Laurence Fishburne stars in ‘Last Flag Flying’

LAPACAZO SANDOVAL | 10/12/2017, 6:04 p.m.
In 1998, I had the pleasure of being in the audience for James Purdy’s play “Sun of the Sleepless,” which ...
Laurence Fishburne Lapacazo Sandoval

In 1998, I had the pleasure of being in the audience for James Purdy’s play “Sun of the Sleepless,” which starred a then-unknown actor whose reputation, to surprise—in the early 1990s—was growing exponentially. That actor was Laurence Fishburne.
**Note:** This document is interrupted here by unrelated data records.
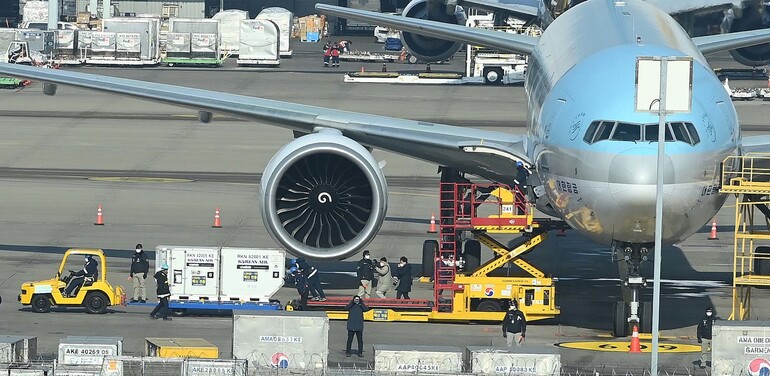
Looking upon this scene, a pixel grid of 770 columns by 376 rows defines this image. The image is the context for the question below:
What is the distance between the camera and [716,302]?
3091 cm

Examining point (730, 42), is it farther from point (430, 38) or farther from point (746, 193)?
point (430, 38)

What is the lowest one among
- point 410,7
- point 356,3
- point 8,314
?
point 8,314

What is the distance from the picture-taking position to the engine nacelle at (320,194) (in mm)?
27891

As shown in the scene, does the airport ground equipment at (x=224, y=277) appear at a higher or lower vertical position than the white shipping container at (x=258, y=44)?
lower

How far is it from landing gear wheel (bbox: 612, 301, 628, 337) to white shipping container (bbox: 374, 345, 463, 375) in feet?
20.2

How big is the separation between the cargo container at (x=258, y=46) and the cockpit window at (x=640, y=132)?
5987 cm

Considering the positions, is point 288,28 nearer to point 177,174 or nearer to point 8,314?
point 177,174

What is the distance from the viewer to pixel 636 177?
23.4 meters

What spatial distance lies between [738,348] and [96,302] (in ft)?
41.7

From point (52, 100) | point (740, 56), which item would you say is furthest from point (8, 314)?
point (52, 100)

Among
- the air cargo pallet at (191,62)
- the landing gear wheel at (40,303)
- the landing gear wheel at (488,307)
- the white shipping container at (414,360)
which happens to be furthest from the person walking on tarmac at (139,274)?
the air cargo pallet at (191,62)

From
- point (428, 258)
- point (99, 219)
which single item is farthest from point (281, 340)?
point (99, 219)

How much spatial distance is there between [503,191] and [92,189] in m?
17.6

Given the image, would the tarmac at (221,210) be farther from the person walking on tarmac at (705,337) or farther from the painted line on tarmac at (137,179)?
the person walking on tarmac at (705,337)
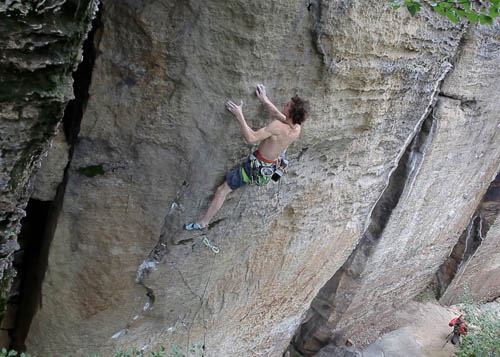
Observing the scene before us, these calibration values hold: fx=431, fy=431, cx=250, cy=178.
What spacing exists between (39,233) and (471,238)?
663cm

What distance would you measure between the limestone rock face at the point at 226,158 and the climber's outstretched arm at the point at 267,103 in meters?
0.05

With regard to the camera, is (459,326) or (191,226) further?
(459,326)

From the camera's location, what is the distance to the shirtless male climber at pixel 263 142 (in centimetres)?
275

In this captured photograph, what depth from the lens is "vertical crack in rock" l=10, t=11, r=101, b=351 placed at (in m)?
2.58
The dynamic thespian had not yet reached the iconic status that he has today, having not given Neo the epic choice in “The Matrix” of choosing between a red pill and a blue pill.

Nonetheless, Fishburne’s commanding presence in Purdy’s play left an indelible mark, and there, in a tiny New York theater—so long ago— I can clearly trace where I became a sincere fan of his work.

Fast forward to 2017. Despite my Hollywood hobnobbing and such, I’ve never had an opportunity to shake the storytellers massive hand and tell Fishburne, now an actor/producer with ABC’s excellent comedy “Black-ish,” just what his 1998 performance meant to me—until last week, at the 55th New York Film Festival opening night party at Tavern on the Green for Academy Award winner Richard Linklater’s “Last Flag Flying,” a drama with comedic overtones about three Vietnam War veterans played by Bryan Cranston, Steve Carell and Laurence Fishburne, with newcomer J. Quinton Johnson.

The invitation to NYFF’s opening night party isn’t automatic with press accreditation. To be frank, it’s a hard invitation to acquire, but after covering the festival for the past five years, what I’ve discovered—hindsight being 20/20—is that this festival is where I have been introduced to past Oscar nominees and winners. Such is the reputation of NYFF.

Fishburne wore a red suit that on anyone else might seem a bold and hasty fashion choice. Sitting in a crowded VIP section, he was easy to spot. Zigzagging with a practiced skill honed by attending hundreds of such events, I made my way to his table long before the adoring crowd lined up to gush.

The words tumbled out: “I’ve been a fan since 1989ish.”

I explained my theater experience, and it’s here that I wish my eyes were cameras, able to instantaneously capture a response.

“As far back as that?” he asked, a twinkle bouncing between his eyes.

“As far back as that,” I confirmed.

We chatted, and it was nice. Fishburne is a man who loves his work, including his role on “Black-ish,” and when you insert his proper name, Laurence J. Fishburne III, the search engine pulls up his resume, allowing one to step back and appreciate the breadth of his stage work, having won Drama Desk, Outer Critics Circle, Theatre World and Tony awards for his portrayal of Sterling Johnson in August Wilson’s “Two Trains Running,” directed by Lloyd Richards.

He’s an Emmy Award nominee and an NAACP Image Award winner, and he’s been acting since the age of 10. To say that he was born into the profession is rather very simplified. At age 15, he was cast in Francis Ford Coppola’s classic “Apocalypse Now,” and he’s never stopped becoming what he is now—storyteller Laurence J. Fishburne III. His legacy continues, and in “Last Flag Flying,” his measured performance as the Rev. Richard Mueller, aka “Mueller the Mauler,” just might earn him a Best Supporting Actor nomination, or so says the Oscar buzz.

The other conversations around early Oscar predictions included “Strong Island” by director Yance Ford, a documentary on Netflix about his brother’s murder 20 years ago.

Also in conversation, most film critics and Hollywood insiders who saw Dee Rees ,“Mudbound” feel strongly that the film will land a nomination next year.

Also at the party was Academy Award-winning filmmaker Roger Ross Williams (“Music by Prudence”), who is also a member of the Academy of Motion Picture Arts & Sciences board of governors, representing the documentary branch.

I enjoy watching Williams work a room of distinguished folks, always tight-lipped and ready with a smile.

Next year’s 90th Academy Awards will be held March 4, but until then, the NYFF55 Festival runs until Oct. 15.